In the interests of time, let's use a mathematical equation to express the relative importance the forger places on these numerous plans and projects:

(Burmese cyclone + Chinese earthquake + foreclosures + high gas prices) < (New flowers and plum trees on San Antonio Road + two new downtown buildings + plans to sell lot at State and Main + Safeway expansion + post office replacement + new Loyola Corners landscaping + possible civic center renovation)

I just saved you six paragraphs.

It’s also encouraging that Los Altos residents don’t act like they live in a bubble, but are compassionate and continue to help others. Witness, for instance, the bake sale in front of Starbucks in downtown Los Altos last weekend in support of the Myanmar survivors.

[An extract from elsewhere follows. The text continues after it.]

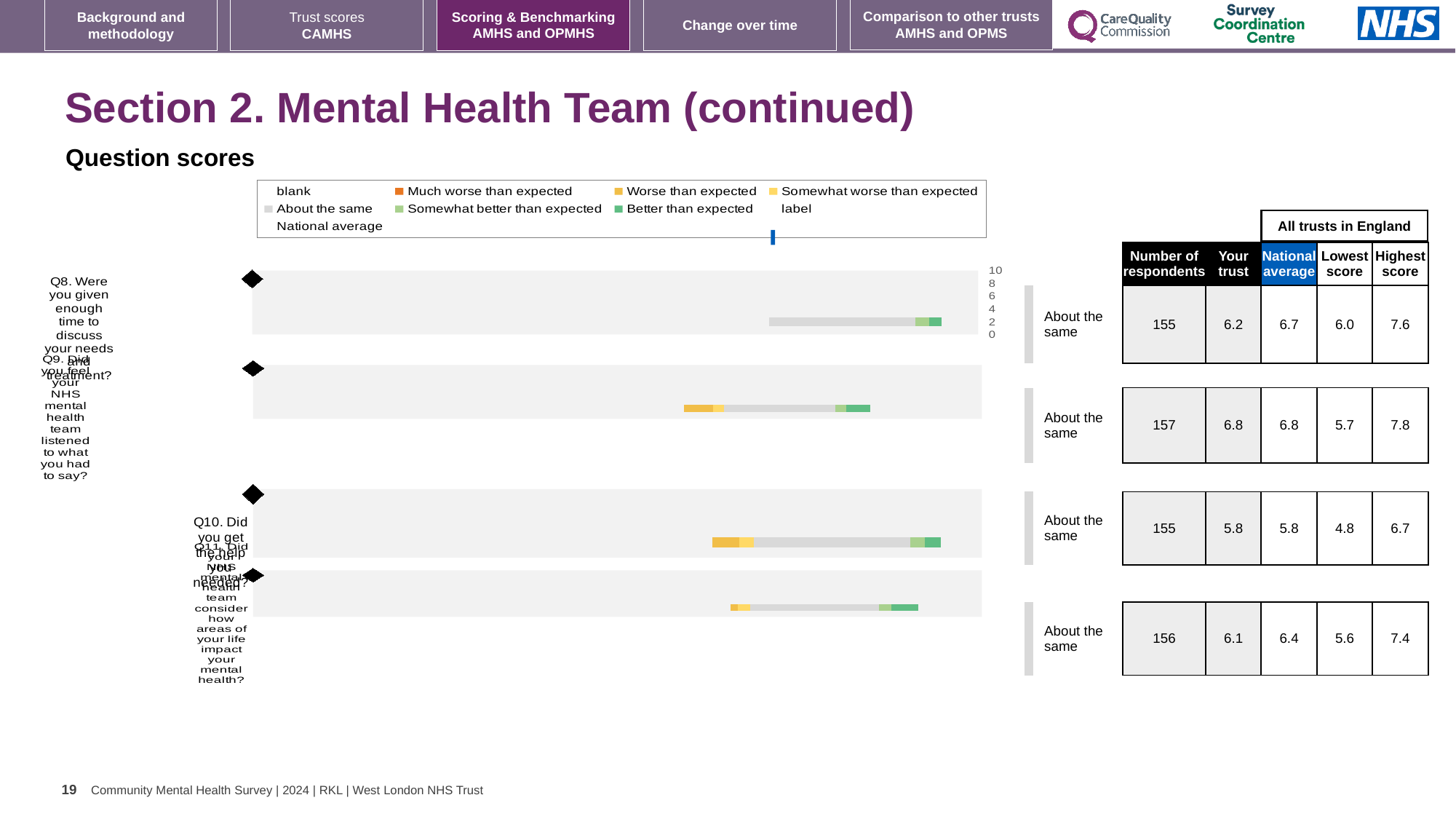
What benchmark category is shown next to the bar for Q10? About the same Which question has the lowest 'Lowest score' among all trusts in England? Q10 Which has the larger 'Your trust' score, Q9 or Q10? Q9 What is the 'Your trust' score for Q8 (Were you given enough time to discuss your needs and treatment?)? 6.2 By how much does the national average exceed the 'Your trust' score for Q11? 0.3 How many questions (bars) are plotted in the question scores chart? 4 Which question has the highest 'Your trust' score? Q9 What is the national average score for Q11 (Did your NHS mental health team consider how areas of your life impact your mental health?)? 6.4 What is the difference between the highest score and the lowest score for Q8? 1.6 How many entries does the legend of the question scores chart list? 9 What kind of chart is used to show the question scores for Q8 to Q11? bar chart How many respondents answered Q9 (Did you feel your NHS mental health team listened to what you had to say?)? 157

Los Altos residents don't act like they live in a bubble? Sure, the city incorporated mainly to keep out low-income residents, and it has pass laws banning Mexicans and Gypsies from the town, and its local paper repeatedly writes about how great it is that bad things happen other places but not here (even when they actually do happen here). But we had a bake sale.

I like "It's a Wonderful Life" as much as any Jew I know, but this is a little too much.

While the structural improvements are nice and we look forward to them, ultimately we’re proud of the quality of people that make Los Altos the great community it is.

This conclusion is another reason I think this editorial might be a fraud. I suspect the real Town Crier cares more about the structural improvements.

Monday, May 12, 2008

Three things you might believe if you'd been reading the Town Crier instead of studying the last few weeks

1) Day workers sued the City of Los Altos as payback for the termination of a lease to which the city was not a party and not over an unconstitutional law forcing poor people to stand on the other side of El Camino.

2) Enabling more students to park closer to Mountain View High School will somehow reduce traffic there.

3) The South Peninsula Area Republican Coalition gets free advertising for its electioneering efforts because they are somehow newsworthy and not because the publisher founded the organization.

Meanwhile, the Daily News recently discovered that at least three Los Altos City Council members are rich.